VoiceBridge Development Assistant

Expert guidance for developing and maintaining the VoiceBridge project - a comprehensive bidirectional voice-text CLI tool with professional-grade speech recognition and synthesis.

Project Overview

VoiceBridge is built on OpenAI's Whisper (STT) and VibeVoice (TTS) with advanced features including GPU acceleration, memory optimization, hotkey support, and hexagonal architecture.

Core Capabilities

**Speech-to-Text**: Real-time transcription, file processing, batch operations with Whisper

**Text-to-Speech**: Neural voice synthesis with custom voices via VibeVoice

**GPU Acceleration**: Automatic CUDA/Metal device detection and optimization

**Audio Processing**: Noise reduction, normalization, splitting, format conversion

**Advanced Features**: Resume capability, performance monitoring, export formats (JSON/SRT/VTT/CSV)

**Hotkey Controls**: Hands-free operation with global shortcuts

Architecture Pattern

VoiceBridge follows **hexagonal architecture** (ports and adapters):

```

voicebridge/

├── domain/ # Core business logic and models

├── ports/ # Interfaces/abstract base classes

├── adapters/ # External integrations (audio, GPU, Whisper, TTS, config)

├── services/ # Application services (orchestration)

├── cli/ # Command line interface (Typer-based)

└── tests/ # Test suite

```

Development Instructions

1. Environment Setup

**CRITICAL**: This project uses `uv` for Python package management.
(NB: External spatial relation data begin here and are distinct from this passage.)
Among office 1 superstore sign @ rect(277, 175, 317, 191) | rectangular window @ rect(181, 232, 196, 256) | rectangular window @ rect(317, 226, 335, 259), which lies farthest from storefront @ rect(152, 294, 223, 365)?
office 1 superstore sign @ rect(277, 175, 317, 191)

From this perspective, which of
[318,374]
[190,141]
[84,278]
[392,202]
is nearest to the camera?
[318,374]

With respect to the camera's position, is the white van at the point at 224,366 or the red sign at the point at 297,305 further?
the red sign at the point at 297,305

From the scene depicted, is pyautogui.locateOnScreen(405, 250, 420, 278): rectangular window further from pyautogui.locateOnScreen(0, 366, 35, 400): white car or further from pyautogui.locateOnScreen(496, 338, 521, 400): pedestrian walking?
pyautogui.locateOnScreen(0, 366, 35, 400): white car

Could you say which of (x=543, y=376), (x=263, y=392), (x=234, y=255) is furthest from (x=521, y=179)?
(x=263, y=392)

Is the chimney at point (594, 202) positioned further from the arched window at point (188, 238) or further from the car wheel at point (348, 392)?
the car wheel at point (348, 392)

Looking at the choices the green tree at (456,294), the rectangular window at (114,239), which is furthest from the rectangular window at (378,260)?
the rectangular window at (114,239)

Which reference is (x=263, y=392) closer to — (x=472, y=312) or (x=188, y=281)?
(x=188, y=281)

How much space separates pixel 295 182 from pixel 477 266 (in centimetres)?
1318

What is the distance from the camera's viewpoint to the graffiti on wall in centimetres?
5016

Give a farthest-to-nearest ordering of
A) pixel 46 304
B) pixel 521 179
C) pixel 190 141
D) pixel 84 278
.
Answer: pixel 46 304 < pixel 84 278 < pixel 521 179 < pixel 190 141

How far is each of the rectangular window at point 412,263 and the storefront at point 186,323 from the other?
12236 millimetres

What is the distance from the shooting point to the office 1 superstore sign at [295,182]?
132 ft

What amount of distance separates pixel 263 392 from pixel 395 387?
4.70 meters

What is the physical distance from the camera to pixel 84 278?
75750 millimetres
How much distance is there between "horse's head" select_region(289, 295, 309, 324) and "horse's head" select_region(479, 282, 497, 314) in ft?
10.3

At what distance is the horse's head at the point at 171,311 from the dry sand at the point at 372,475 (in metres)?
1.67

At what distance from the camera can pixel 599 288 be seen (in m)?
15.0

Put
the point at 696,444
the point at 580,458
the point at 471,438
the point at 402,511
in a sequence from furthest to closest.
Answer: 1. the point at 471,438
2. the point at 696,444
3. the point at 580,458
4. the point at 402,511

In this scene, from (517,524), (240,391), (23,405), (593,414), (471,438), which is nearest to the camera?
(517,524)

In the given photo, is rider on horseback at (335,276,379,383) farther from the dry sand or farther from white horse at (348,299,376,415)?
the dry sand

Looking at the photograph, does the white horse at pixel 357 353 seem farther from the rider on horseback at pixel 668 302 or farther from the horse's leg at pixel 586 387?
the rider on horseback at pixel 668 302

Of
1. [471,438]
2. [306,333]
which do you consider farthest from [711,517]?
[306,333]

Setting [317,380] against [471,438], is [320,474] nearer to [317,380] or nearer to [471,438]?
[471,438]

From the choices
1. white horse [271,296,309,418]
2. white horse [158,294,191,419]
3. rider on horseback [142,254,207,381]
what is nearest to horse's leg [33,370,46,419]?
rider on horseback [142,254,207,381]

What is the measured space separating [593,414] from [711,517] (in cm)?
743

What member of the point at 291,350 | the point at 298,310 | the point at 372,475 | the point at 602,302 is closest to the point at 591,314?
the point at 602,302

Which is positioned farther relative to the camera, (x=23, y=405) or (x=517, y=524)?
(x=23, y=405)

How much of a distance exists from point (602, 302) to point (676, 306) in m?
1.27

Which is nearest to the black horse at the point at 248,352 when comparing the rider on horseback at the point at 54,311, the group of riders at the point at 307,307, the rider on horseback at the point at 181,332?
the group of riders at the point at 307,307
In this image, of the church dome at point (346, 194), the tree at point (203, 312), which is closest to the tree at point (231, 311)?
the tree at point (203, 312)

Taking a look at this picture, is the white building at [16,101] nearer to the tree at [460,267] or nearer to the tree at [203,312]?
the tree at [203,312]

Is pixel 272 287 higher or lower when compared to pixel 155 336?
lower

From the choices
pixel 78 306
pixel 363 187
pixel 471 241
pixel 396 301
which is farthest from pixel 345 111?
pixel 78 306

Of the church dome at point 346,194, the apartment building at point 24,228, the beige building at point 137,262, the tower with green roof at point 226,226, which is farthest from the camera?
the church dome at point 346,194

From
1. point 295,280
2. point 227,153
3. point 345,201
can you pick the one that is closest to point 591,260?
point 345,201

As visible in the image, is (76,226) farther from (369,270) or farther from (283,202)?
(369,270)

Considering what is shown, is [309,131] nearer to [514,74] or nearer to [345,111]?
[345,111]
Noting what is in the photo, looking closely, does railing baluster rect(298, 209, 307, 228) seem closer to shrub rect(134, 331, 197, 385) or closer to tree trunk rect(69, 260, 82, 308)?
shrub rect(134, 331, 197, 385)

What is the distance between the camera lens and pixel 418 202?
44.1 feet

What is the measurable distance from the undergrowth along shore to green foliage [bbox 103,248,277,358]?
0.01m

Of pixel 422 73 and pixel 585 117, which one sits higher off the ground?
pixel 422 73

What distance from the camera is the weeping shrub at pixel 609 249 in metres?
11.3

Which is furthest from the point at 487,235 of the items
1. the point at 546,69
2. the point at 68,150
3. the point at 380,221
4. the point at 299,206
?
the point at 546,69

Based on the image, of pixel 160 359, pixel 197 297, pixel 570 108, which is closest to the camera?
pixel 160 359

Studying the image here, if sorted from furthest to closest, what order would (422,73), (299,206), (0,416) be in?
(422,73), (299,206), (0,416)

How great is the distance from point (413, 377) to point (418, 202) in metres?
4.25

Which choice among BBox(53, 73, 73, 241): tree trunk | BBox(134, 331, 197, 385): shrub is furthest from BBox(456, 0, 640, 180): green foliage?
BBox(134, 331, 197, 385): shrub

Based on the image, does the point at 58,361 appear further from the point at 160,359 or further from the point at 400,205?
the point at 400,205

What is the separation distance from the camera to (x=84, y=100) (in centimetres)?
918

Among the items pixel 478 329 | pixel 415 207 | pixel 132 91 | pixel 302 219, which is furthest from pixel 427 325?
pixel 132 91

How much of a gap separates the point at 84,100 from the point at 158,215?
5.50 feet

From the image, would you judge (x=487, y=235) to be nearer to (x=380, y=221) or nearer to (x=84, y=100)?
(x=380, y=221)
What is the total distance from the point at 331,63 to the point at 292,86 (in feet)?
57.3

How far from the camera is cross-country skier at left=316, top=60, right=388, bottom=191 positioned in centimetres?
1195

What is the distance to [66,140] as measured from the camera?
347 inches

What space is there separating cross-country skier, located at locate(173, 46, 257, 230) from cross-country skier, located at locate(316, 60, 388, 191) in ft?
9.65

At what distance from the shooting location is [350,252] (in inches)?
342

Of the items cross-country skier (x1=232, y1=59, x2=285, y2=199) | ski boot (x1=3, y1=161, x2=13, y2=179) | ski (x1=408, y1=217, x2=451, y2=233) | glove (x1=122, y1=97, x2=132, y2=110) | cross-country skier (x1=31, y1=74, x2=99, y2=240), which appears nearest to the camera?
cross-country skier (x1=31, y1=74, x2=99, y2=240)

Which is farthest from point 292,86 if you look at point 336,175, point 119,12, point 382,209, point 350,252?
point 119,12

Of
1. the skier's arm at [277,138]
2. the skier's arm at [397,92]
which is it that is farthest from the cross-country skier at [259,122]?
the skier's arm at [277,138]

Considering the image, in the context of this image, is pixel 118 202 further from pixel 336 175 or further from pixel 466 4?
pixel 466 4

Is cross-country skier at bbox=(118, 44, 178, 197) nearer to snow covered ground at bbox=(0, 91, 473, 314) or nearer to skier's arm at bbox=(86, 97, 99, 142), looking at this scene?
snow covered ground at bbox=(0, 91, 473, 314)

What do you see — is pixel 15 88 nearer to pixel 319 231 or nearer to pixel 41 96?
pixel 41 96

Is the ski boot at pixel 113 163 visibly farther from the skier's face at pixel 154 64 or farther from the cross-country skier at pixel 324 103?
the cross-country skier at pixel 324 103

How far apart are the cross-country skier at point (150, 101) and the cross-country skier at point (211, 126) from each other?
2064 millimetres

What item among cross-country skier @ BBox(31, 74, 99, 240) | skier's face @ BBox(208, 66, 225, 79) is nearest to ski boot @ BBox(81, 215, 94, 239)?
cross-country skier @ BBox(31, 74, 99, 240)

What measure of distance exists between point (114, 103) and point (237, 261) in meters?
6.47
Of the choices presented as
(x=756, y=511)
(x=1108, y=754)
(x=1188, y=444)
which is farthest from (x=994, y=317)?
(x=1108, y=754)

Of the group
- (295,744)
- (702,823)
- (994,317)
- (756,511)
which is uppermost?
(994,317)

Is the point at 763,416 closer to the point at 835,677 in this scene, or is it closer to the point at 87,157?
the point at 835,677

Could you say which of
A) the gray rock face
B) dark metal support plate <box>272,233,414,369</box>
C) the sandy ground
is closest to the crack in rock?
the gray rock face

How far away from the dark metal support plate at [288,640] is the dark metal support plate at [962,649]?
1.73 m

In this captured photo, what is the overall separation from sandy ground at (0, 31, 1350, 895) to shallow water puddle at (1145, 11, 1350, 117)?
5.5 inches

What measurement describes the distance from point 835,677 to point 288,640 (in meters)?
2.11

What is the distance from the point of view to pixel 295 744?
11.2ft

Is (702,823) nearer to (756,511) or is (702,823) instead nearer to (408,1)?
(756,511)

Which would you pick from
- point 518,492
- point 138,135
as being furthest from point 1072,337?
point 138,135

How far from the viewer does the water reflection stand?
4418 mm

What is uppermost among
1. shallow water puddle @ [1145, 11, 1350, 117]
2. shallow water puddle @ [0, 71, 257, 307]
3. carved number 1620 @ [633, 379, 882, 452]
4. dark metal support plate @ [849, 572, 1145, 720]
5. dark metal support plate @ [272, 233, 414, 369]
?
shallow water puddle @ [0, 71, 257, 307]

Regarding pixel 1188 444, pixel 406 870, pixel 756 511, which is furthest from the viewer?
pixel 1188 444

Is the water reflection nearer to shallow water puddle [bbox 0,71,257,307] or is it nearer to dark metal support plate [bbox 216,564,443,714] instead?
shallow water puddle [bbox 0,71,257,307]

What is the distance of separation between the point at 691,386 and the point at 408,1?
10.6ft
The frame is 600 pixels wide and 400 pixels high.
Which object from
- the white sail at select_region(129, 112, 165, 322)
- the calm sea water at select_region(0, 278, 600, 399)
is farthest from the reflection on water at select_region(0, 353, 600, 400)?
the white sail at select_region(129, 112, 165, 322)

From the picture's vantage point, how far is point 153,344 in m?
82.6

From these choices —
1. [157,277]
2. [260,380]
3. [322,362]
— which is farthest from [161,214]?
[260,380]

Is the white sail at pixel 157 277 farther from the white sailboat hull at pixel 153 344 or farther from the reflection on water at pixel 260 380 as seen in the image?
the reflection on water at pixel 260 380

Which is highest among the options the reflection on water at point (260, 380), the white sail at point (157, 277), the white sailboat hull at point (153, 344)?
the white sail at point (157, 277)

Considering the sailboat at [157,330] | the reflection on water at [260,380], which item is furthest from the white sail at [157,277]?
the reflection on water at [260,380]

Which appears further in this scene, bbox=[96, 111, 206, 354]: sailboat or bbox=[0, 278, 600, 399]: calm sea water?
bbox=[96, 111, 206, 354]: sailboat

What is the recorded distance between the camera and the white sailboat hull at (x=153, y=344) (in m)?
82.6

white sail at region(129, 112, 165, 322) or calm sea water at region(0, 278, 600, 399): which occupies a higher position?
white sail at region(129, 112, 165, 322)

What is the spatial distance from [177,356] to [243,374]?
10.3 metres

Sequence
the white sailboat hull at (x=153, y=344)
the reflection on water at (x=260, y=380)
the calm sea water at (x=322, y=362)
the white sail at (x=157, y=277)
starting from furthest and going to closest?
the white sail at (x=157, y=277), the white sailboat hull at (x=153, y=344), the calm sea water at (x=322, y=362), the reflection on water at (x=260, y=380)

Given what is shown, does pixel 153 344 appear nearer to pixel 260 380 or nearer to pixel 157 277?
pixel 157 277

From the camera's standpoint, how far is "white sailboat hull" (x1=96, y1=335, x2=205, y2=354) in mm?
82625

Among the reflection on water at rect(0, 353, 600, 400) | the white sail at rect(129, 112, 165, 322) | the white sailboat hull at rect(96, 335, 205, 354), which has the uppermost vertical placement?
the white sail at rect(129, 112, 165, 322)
Always use Makefile commands or `uv run` for all operations.

```bash

Initialize virtual environment and install dependencies

make prepare

For CUDA support (GPU acceleration)

make prepare-cuda

For system tray support (optional)

make prepare-tray

Manual setup (if needed)

uv venv .venv

uv pip install --editable ".[dev]"

```

2. Development Workflow

```bash

Show all available commands

make help

Lint and auto-fix issues (run frequently)

make lint

Run full test suite with coverage

make test

Run tests without coverage (faster)

make test-fast

Clean cache and virtual environment

make clean

```

**All Python commands must use `uv run`:**

```bash

uv run ruff check --fix .

uv run pytest

uv run python -m voicebridge --help

uv pip install package-name

```

3. Adding New Features

Follow hexagonal architecture patterns:

1. **Domain models** (`domain/models.py`): Define data structures

2. **Port interfaces** (`ports/interfaces.py`): Define abstract contracts

3. **Adapters** (`adapters/`): Implement external integrations

4. **Services** (`services/`): Orchestrate business logic

5. **CLI commands** (`cli/`): Expose functionality to users

**Example**: Adding a new export format

Add format enum to `domain/models.py`

Define interface in `ports/interfaces.py` (if needed)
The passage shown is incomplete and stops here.